In the interest of building a decent article, here's what I have gleaned from a little internet sleuthing.
The idea is to get pesticides into the canopy, and under the trunk-wood, but not in the sapwood (as I suggested in a comment). This breaks the lifecycle and also gets the larva where they do the most damage.
Some of the soil, trunk-injection, and trunk-spray based treatments for Emerald Ash Borer contain pesticides like imidacloprid and clothianidin. At least one of these are common in the cocktails used for making pressure treated lumber.
This would suggest that using such lumber for indoor use might not be recommended. However, current treatment concentrates on the trunk and canopy, and even soil-based treatment should not enter the heartwood. And none of the treatments are remotely like PTL, where lumber has the chemical cocktail driven deep into the heartwood. In the case of an ash tree, once you strip off the trunkwood and any damage there made by the pest, it looks like you have reasonably safe lumber.
So, this is my weak conjecture that previously treated ash can be safely used for lumber in the usual way, at least for furniture and so on.
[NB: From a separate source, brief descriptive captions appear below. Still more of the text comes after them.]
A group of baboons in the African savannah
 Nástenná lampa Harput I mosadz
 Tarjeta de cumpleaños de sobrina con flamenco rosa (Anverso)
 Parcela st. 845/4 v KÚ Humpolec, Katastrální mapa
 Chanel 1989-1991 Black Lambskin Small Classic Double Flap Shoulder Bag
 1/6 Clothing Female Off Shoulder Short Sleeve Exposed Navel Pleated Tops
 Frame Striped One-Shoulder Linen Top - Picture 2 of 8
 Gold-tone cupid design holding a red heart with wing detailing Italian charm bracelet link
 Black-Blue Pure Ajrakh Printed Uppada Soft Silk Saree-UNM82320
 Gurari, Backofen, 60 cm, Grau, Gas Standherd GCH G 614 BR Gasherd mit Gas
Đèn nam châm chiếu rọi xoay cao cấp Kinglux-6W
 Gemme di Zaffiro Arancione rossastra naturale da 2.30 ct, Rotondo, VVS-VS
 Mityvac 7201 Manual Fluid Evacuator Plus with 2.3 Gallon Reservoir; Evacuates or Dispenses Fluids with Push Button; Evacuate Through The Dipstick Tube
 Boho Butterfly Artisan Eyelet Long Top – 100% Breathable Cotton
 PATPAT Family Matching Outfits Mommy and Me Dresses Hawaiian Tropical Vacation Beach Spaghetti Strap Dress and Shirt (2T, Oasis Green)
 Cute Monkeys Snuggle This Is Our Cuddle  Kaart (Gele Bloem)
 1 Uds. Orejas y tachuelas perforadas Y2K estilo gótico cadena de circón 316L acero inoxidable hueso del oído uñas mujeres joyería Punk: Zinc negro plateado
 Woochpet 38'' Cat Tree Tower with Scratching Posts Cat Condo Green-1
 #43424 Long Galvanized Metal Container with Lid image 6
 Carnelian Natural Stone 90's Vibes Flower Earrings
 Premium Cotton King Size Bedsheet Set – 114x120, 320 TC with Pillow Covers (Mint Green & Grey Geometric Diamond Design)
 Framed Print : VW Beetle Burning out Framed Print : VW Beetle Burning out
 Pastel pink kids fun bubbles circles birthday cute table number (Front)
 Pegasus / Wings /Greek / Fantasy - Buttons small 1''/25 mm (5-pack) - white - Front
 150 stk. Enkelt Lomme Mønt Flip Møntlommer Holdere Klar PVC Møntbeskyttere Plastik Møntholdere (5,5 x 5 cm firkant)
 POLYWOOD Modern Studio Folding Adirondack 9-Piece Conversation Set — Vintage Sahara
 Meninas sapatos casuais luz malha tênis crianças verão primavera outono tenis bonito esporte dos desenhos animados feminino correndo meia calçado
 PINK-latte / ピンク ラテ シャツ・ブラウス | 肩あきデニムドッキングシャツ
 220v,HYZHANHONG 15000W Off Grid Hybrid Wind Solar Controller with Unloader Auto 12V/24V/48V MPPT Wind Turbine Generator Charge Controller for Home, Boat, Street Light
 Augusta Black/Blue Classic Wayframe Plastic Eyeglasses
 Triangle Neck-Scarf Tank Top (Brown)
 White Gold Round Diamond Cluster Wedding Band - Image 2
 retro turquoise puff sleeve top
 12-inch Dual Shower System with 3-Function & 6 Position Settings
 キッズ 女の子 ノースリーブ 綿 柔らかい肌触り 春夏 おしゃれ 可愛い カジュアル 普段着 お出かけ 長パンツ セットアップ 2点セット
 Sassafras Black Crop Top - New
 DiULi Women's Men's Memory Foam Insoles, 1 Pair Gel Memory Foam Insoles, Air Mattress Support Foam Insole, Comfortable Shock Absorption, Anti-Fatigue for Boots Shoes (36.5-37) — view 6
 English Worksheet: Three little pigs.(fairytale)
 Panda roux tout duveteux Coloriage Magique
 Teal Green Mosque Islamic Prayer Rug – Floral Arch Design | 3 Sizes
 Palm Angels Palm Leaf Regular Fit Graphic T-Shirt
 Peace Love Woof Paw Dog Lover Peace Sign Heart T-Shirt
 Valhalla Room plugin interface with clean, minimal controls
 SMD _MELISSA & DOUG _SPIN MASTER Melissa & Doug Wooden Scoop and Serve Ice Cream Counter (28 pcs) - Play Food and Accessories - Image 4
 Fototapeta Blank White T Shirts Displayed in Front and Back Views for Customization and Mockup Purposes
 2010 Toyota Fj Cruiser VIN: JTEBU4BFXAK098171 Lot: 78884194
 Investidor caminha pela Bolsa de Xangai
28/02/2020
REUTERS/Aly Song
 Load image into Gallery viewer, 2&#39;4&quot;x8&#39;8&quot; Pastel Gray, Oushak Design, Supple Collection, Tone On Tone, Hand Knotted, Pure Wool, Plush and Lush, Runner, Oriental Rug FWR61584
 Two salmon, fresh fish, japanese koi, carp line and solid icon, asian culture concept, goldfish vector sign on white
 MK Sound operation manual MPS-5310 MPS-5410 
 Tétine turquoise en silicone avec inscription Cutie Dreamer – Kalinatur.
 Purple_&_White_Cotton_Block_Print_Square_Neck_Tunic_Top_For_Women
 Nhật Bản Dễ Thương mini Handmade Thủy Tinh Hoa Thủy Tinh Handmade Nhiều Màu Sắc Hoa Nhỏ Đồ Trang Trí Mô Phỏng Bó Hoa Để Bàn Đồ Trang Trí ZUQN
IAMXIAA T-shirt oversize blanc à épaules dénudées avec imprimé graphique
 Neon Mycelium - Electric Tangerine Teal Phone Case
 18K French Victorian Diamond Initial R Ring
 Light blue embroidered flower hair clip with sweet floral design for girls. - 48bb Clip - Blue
Maybe I'd refrain from using it for bowls or other food use items simply out of an excess of safety; there might be better lumber you can use for that. And I'm probably not going to run out and carve wooden blocks and toys out of this stuff for babies.
I'm hand-waving over the recommendations for how treated ash timber and fresh sawn lumber is transported and stored, as there is evidence that such material is a vector for passing the pests on to other areas. So, follow your local laws about that. Also, take the usual care one should take when sawing any lumber up; even the cleanest organic lumber is toxic when turned into a fine, breathable dust.